*** Opening Given passage ***

Tuesday, October 24, 2006
10/24 SNR
- GL reports about the very latest hearing in SCO v. IBM. This is the one where SCO was going to beg Judge Kimball to reverse Magistrate Wells' ruling throwing out most of their case. Taken under advisement, blah, blah, snooze. It's looking more and more like the current trial schedule isn't going to work out, and things are going to get dragged out even longer. Which is fine, I guess. We've gotten used to that by now. I have a feeling this further delay will mean SCO's going to need another visit from the PIPE fairy.
- Also, yet more delay in SCO v. Novell.
- SCO has made the Software 500 list again, checking in at #280. So, ok, back in 2003 they were #231. But if time ever reverses direction and starts flowing backwards, they'll be a heck of a growth company.
- Now that some recent versions of OpenServer and UnixWare finally offer USB support, sorta, here's a super-duper high-tech flash drive that'll go perfectly with your ultra-advanced SCO operating system.
I think I'll get one and put my local source control repository on it, just so I can whip it out if anyone ever asks about my "branching strategy". The downside will be that I'll probably have to practically beg people to ask me that question, which will make the joke seem even lamer than it otherwise would. Oh, well.
- Enderle gibbers on about the forever-rumored "iPhone" and then wanders off into M&A fantasyland again.
- Apparently SGI sees a bright future for itself as a SCO-style IP troll. The bastards.

*** Closing Given passage ***
*** Opening Dataset excerpts ***

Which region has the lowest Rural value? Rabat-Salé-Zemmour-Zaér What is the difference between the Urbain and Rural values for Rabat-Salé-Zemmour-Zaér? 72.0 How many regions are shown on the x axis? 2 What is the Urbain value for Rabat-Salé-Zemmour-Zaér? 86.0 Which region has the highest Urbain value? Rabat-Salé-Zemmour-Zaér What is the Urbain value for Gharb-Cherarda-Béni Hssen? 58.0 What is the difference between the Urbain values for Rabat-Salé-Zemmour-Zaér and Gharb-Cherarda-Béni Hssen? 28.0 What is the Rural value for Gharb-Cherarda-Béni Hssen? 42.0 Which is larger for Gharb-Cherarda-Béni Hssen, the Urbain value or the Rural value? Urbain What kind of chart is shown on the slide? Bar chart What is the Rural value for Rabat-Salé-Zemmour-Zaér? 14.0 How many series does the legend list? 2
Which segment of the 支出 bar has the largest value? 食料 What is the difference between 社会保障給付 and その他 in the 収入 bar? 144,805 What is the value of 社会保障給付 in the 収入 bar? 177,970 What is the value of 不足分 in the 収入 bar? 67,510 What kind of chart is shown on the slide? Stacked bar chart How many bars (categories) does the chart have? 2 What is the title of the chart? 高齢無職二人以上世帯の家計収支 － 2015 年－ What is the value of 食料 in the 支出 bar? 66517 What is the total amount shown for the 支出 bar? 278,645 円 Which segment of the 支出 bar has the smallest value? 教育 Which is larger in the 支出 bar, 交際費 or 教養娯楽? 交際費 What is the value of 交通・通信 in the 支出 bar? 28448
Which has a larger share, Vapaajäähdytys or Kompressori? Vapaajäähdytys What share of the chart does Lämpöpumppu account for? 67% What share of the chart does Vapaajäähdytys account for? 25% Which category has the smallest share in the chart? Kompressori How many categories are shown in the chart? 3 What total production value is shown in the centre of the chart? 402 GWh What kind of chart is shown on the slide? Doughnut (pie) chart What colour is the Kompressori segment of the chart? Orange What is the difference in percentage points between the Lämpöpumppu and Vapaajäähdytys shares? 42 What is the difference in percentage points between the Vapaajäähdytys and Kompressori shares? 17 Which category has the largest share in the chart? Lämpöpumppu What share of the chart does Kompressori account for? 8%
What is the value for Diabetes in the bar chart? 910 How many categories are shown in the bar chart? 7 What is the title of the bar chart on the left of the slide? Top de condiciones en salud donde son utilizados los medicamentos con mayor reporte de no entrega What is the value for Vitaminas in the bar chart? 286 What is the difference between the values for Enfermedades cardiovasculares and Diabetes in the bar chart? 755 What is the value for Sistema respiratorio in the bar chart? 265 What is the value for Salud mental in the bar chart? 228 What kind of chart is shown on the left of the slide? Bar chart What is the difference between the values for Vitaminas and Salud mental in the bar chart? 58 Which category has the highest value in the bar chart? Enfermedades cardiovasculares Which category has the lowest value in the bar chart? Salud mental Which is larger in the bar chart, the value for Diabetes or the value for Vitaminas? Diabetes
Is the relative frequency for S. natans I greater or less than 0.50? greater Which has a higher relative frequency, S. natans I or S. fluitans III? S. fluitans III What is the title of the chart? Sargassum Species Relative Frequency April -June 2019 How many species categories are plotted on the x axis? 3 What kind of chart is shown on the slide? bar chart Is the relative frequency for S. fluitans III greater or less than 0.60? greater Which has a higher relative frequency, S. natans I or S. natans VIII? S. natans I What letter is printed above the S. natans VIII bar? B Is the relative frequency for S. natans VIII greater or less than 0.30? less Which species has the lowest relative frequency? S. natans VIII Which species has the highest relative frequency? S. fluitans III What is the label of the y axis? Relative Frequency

*** Closing Dataset excerpts ***

**Task objective:** Resume the October 24, 2006 roundup of SCO litigation news, adding several more dash-led entries in the same tone after its last one.

**Exercise result:**
- SGI does have some new NAS hardware out, too, if you're interested. Yawn.
- Far less yawn-inducing is this tidbit about the future direction of Intel's Xeon MP product line. 16 cores.... Droooool......
On the other hand, that could get awfully expensive. Recall that a single CPU SCOSource license started out at $699, and was supposed to ramp up to $1399 after October 15th, 2003. SCO's never really explained what the license terms are for multiprocessor / multi-core boxes, so for lack of any other information we can assume it's a simple multiple of the single-cpu fee. So a box with four of these shiny new quad-core Xeon MPs would set you back $22,400, even before you paid a cent for actual hardware, and SCO still won't point out what code they think is theirs. So you could do an EV1 and pay up anyway, or you could be like everyone else and ignore SCO's silly demands, and spend the $22k on something that actually exists, instead.
- Fedora Core 6 is out, and Ubuntu 6.10 should be out on the 26th. Oh, and there's Firefox 2.0, too.